Written instruction A ->
How would you say this sentence from the gratitude text below in Spanish: "Needless to say, I was not in a mood to be thankful for much."?

Okay, so I didn’t get a lot of sleep last night, and I woke up grumpy.

I had a bunch of work to do, a baby who wanted my undivided attention (when I just wanted to work,) and a lap-top that chose to be persnickety.

Needless to say, I was not in a mood to be thankful for much. It was a crappy way to start the day, and I felt completely justified in my bad attitude.

Then I opened my Bible and, of course, the Lord knew what I needed to read:

“Rejoice always, pray without ceasing, and in everything give thanks; for this is the will of God in Christ Jesus for you.” 1 Thessalonians 5:16-18 (NKJ)

I’ll be honest here…at first I balked, I didn’t want to be thankful, I wanted to grumble and complain. I mean, I deserved to have a little attitude right? I was tired, I have a lot on my plate, life was giving me trouble…

Then, out of the blue (or maybe not, lol) this thought hit me:

I’m 39 years old…where was I half my life ago?

I was 19.

My mother had just died, everything I owned was is three suitcases, and I was living in my pastor’s house making less then minimum wage. I was overweight, with a bare-minimum of social skills, no girlfriend, no money, barely graduated high-school, and not much in the way of a hopeful future either personally or professionally.

Ugh. You could have stamped “loser” on my forehead.

But I knew what I wanted. I knew what I hoped to have and what things I wanted to accomplish is my life, even though there was no reason to suspect that I would ever attain them.

My “dreams” at 19 boiled down to three things…

1. I wanted to be a husband.
2. I wanted to be a father.
3. I wanted to be a writer.

Nineteen more years passed…to find me sitting at my keyboard this morning.

Data shown ->
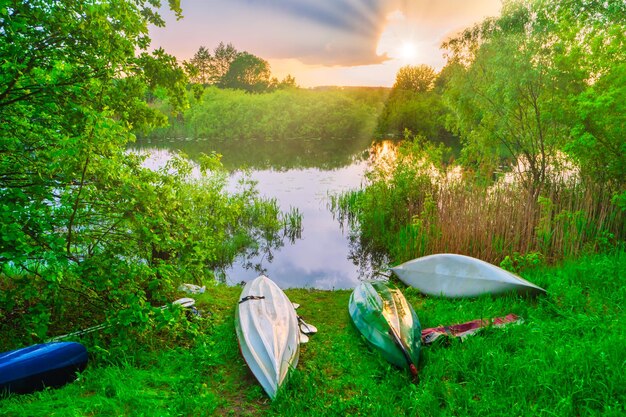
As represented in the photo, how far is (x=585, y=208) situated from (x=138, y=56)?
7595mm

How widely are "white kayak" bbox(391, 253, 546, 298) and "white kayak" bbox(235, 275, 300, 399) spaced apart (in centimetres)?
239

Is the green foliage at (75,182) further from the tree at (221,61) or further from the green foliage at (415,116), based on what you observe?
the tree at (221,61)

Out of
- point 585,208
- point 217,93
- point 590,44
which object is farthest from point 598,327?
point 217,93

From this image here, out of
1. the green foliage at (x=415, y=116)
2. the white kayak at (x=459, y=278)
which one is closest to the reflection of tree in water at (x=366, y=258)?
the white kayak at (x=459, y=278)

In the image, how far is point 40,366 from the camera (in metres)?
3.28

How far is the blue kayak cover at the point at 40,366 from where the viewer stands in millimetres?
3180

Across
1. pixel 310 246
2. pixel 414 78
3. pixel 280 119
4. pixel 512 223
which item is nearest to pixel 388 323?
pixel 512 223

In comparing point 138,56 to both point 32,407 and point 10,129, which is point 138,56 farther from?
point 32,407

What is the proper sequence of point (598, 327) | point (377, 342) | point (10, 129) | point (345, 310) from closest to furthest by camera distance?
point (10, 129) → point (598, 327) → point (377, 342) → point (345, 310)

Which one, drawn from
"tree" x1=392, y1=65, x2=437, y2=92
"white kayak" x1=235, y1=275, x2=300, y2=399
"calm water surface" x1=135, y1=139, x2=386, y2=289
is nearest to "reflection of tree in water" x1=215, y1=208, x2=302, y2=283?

Written instruction B ->
How many lines of the entries above contain the word "reflection"? Reply with the number alone.

Final result A ->
Huelga decir que no estaba de humor para agradecer gran cosa.

Final result B ->
2